There are a lot of sketches hanging on the wall behind you. Is that usually how you develop form, or is drawing its own process, separate from sculpture?
It’s very separate. I tape the drawings up so that I don’t spill coffee or water on them, but I also think it’s cute. This is always where I Zoom. It’s nicer than a blank wall. For me, it comes down to timing: logically, the drawing would come first. It would tell you all this information that would be helpful to know going into making something. But there’s an inversion of that as well. There are also pieces of an object that I could never draw – those have to be built in real-time. There’s some weird interaction, and the drawing is a pause in the process. Like, are you going to finish one before the other? I’m also messing with framing – making a frame for the drawing before the drawing. How would you then do the drawings? I have a thing about artists’ frames: I sometimes think they’re overcompensating, like you make the funky frame for the thing because the thing can’t hold up on its own.
A frame also acts as a repellent. It’s a boundary, literally.
I hadn’t considered that. It is a deterrent, like a slipcover, in a way.
I want to quickly return to the show at CAM Houston. There’s a significant generational divide between yourself and Elizabeth Murray. Did the cultural situation of her work, and its juxtaposition with yours, create any new tensions or realizations?
To be honest, they didn’t dwell much on Elizabeth Murray in my art historical education. It was something that I found through friends who were into painting and knew about her. One characteristic of her work, which I really admire, is the fact that it takes up so much space psychically. If you think about the economy of a painting, there’s a logic to it. It’s easy to store. It’s easy to slide a bunch of paintings onto a rack.
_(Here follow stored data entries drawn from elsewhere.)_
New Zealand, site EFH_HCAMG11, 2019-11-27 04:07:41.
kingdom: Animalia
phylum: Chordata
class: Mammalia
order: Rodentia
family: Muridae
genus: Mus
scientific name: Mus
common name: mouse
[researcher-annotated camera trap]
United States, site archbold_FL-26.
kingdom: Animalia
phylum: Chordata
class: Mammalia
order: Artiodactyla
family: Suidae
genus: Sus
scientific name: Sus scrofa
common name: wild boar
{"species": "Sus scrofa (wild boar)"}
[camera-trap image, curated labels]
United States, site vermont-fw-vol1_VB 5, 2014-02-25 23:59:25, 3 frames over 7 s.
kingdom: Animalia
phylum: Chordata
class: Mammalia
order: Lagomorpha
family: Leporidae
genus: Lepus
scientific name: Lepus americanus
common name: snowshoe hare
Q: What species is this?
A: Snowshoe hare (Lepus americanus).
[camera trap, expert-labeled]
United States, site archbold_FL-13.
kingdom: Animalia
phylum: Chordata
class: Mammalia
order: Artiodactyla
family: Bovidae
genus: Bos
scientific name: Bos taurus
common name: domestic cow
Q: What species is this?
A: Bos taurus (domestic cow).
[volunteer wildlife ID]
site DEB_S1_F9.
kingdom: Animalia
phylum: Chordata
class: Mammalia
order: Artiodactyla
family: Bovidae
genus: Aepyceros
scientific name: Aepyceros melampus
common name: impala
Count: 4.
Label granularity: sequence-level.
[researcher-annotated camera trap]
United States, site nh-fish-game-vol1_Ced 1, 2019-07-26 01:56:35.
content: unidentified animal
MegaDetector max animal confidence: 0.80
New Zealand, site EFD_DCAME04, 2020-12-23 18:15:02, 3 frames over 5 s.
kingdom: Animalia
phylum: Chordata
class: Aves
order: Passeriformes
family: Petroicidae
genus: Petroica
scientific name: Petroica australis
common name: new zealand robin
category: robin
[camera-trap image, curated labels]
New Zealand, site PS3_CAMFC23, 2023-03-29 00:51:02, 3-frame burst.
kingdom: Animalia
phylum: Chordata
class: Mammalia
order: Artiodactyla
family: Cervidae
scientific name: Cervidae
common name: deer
There’s an obedience to painting that Murray really messes with. Even the flat paintings are a combination of multiple canvases. They’re so hard to install because of how they correspond to one another and the negative space between them. It’s not difficult to admire what she took on, just in terms of the ambition of the objects and their construction. Quite a few of them are actually paintings of furniture – views of tables from the top-down, where the legs spiral out in these weird ways. You do spend part of your life just staring down at the table. She explodes that sad, contemplative moment in a 15-foot, extremely bizarre painting. I think there’s something deep in her work, in these quiet moments that are animated by it. I see the gesture in that, in the staring down at the table, in staring at a cup.
Sometimes I sit here and draw whatever is in the studio. It’ll often be things that are halfway or somewhere in the process of being worked on. It’s really just to do something different, or if I’m too lazy to work, I’ll draw. I like that the association with drawing is that it’s schematic or preparatory. But for me, it’s nothing. It’s a version of the sculpture that doesn’t end up existing.